What do our online personas do to our physical-world identities? As we invest more time into developing our digital selves, is something taken away from who we are? Or something added? If you’re reading this, you spend some portion of your life online, and probably maintain an online identity or two across the various social networks. How does the creation and maintenance of those identities change your physical experience of self?
I’m curious if our participation in social networks, and specifically in creating our online identities, is creating an opportunity for us to lose our agency. We seem to relish the ability to carve out of online personalities and post an unlimited amount of information about ourselves, thinking that it is in some way a declaration of our existence and importance. I wonder if it has the opposite effect. Companies are profiting off of selling the data that we so willingly produce for free, reducing us down to not much more than commodities. And we are quick to defend our personas as legitimate extensions of ourselves, engaged in meaningful interactions that take up an increasingly greater portion of our time, energy and attention. Are we drinking our own Kool-Aid?
Digital Tribes & Cybervillages
What’s driving us to develop online identities? Maybe we’ve gotten more and more disconnected from ourselves and each other; lost in the noise and experiencing a crisis of identity. We try to reclaim ourselves, assert ourselves, and declare ourselves by shaping online personas. We supplement them with information about our interests, hobbies, preferences, and favorites. We reinforce the life of the persona with photographs, quizzes, games and status updates. We send and accept friend requests to expand the size of our digital tribes and entrench ourselves into the global cybervillage.
There is a value to this. We have a mix of real friends, people pulled up from the past, and new connections. Many fall into the category of ‘weak ties,’ becoming part of your ambient awareness, monitored somewhere at the periphery of your consciousness. We form digital social bonds through our behaviors and interactions, and there’s a feeling of being part of something substantial. It seems to fulfill some basic human needs of inclusion and validation.
The act of interacting is one thing though; the fabrication and maintenance of these identities is another.
Categories and Identity-Fixing
Are you greater than the sum of your parts?
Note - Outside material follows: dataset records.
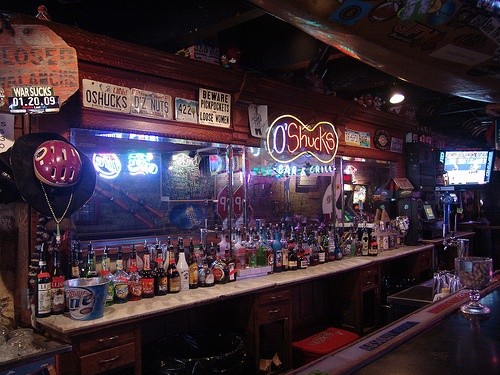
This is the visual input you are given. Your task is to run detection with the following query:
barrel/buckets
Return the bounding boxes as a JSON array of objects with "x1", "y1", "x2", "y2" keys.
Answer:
[{"x1": 63, "y1": 277, "x2": 112, "y2": 321}]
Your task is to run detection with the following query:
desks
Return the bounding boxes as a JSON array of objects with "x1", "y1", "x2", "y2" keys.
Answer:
[{"x1": 281, "y1": 268, "x2": 500, "y2": 375}]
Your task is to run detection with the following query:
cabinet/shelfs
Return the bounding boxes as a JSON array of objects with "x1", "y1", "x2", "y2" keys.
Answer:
[
  {"x1": 405, "y1": 142, "x2": 437, "y2": 191},
  {"x1": 60, "y1": 320, "x2": 143, "y2": 375},
  {"x1": 229, "y1": 248, "x2": 437, "y2": 375}
]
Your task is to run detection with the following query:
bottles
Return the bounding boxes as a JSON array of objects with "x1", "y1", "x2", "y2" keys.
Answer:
[
  {"x1": 113, "y1": 245, "x2": 128, "y2": 304},
  {"x1": 140, "y1": 244, "x2": 154, "y2": 298},
  {"x1": 176, "y1": 248, "x2": 189, "y2": 291},
  {"x1": 186, "y1": 199, "x2": 406, "y2": 289},
  {"x1": 167, "y1": 245, "x2": 181, "y2": 294},
  {"x1": 67, "y1": 241, "x2": 87, "y2": 279},
  {"x1": 127, "y1": 244, "x2": 143, "y2": 301},
  {"x1": 154, "y1": 248, "x2": 167, "y2": 296},
  {"x1": 175, "y1": 237, "x2": 185, "y2": 264},
  {"x1": 34, "y1": 242, "x2": 52, "y2": 318},
  {"x1": 50, "y1": 251, "x2": 65, "y2": 315},
  {"x1": 433, "y1": 288, "x2": 450, "y2": 302},
  {"x1": 85, "y1": 243, "x2": 98, "y2": 278},
  {"x1": 99, "y1": 245, "x2": 115, "y2": 307},
  {"x1": 163, "y1": 236, "x2": 174, "y2": 271}
]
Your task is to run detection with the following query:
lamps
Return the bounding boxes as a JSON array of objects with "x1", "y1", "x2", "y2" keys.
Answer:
[{"x1": 388, "y1": 81, "x2": 405, "y2": 104}]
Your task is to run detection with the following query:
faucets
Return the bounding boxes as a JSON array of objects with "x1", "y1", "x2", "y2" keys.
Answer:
[
  {"x1": 201, "y1": 224, "x2": 218, "y2": 250},
  {"x1": 443, "y1": 231, "x2": 469, "y2": 257}
]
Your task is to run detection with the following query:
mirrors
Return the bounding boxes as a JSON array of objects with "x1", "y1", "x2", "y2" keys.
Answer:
[{"x1": 69, "y1": 127, "x2": 399, "y2": 251}]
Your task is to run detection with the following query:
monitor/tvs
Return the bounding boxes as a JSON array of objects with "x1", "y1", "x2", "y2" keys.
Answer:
[{"x1": 439, "y1": 150, "x2": 494, "y2": 185}]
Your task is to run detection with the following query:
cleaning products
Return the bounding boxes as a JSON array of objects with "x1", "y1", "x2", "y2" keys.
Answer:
[{"x1": 433, "y1": 288, "x2": 449, "y2": 302}]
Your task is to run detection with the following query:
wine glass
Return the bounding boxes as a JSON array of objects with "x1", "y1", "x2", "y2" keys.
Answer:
[{"x1": 454, "y1": 257, "x2": 493, "y2": 315}]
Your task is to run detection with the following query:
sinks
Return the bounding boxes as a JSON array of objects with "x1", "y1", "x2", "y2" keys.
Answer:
[
  {"x1": 0, "y1": 333, "x2": 72, "y2": 375},
  {"x1": 428, "y1": 269, "x2": 497, "y2": 285},
  {"x1": 387, "y1": 285, "x2": 433, "y2": 303}
]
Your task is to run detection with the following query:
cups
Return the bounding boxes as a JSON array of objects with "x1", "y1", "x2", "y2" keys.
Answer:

Or can you be summed up by your Facebook profile? Many hours are spent in developing the online presence – from the basic information (birthday, hometown, religious views, etc) to the various preferences (activities, favorites movies, TV shows, music, books, group affiliations, etc) to the status updates. Some would say that their Facebook profile is a fairly accurate representation of their real personalities.
My question is……”Really?”
Has our technology become that advanced, or are we dumbing down and selling ourselves a little short? Are we really ready to say that what can be expressed online represents the extent to what we can express? And are we ready to lock ourselves into a set identity, where the physical and virtual versions begin to mirror each other closer and closer?
For me, the depth of humanity runs much, much deeper than what can be expressed online. And part of being human is having fluidity, plasticity, and an ability for pure potentiality. That means that tomorrow I can choose to be different from today, to make an unexpected decision, or to change my mind completely. I am not one thing. I am not one identity. I am a system in flux. And so I’m frightened when someone is so quick to say that who they are online is who they are. Reduced to bits.
My Doppleganger (or Which One is the Puppetmaster?)
What are you willing to sacrifice in the physical world in order to maintain your virtual self? How often during your typical day do you see/hear/experience something and think to yourself, “I need to put this on Facebook” or “I’m going to tweet this.” I place value on interacting and sharing, but at what point do we become so intertwined with the upkeep of the persona that we forget how to be fully engaged in the experiences of our physical lives? How strong is the itch to update? Are you in control of your online self? Or is it in control of you?
Could you walk away?
Be An Agent, Not a Slave
I don’t know that the early visionaries of the Internet thought much about the development of virtual selves. Most of the literature I’ve read addresses the potential of developing systems to transfer and share information, not to create identities. There was an idea that a hyperconnected world would allow us to organize, filter, and gather the pieces that would allow us to make breakthroughs and solve real problems. The work of Vannevar Bush and Norbert Weiner and Douglas Engelbart suggested the possibilities for extending human intelligence, and via technology to somehow become more fully human. Perhaps we’ve been sidetracked.
We thought the Internet would provide a path to liberation, but maybe instead we’re allowing ourselves to become slaves again, just in a new medium. Perhaps it would serve us better to step back and observe what we’re doing, and ask ourselves why. Creating an online self is fine – it’s fun, it’s collaborative, it’s entertaining, it’s potentially enhancing. But identifying too deeply with the online self might be a trap. In our info-saturated world, one of our most precious resources is our attention. Attention as in where our eyeballs go, but also attention in what we think about. The ability to express yourself online does not equate Freedom if you become impotent in your ability to take action in the physical world. Think about what you’re doing and why. Think about the time spent thinking about Twitter and Facebook, and the resulting portion of time that it takes away from expressing your human agency in your life.
Use it as a tool. Use it as a means. But don’t lose sight of the big picture. At the end of the day, your true power lies in your ability to act – and that happens in the world, not in Farmville.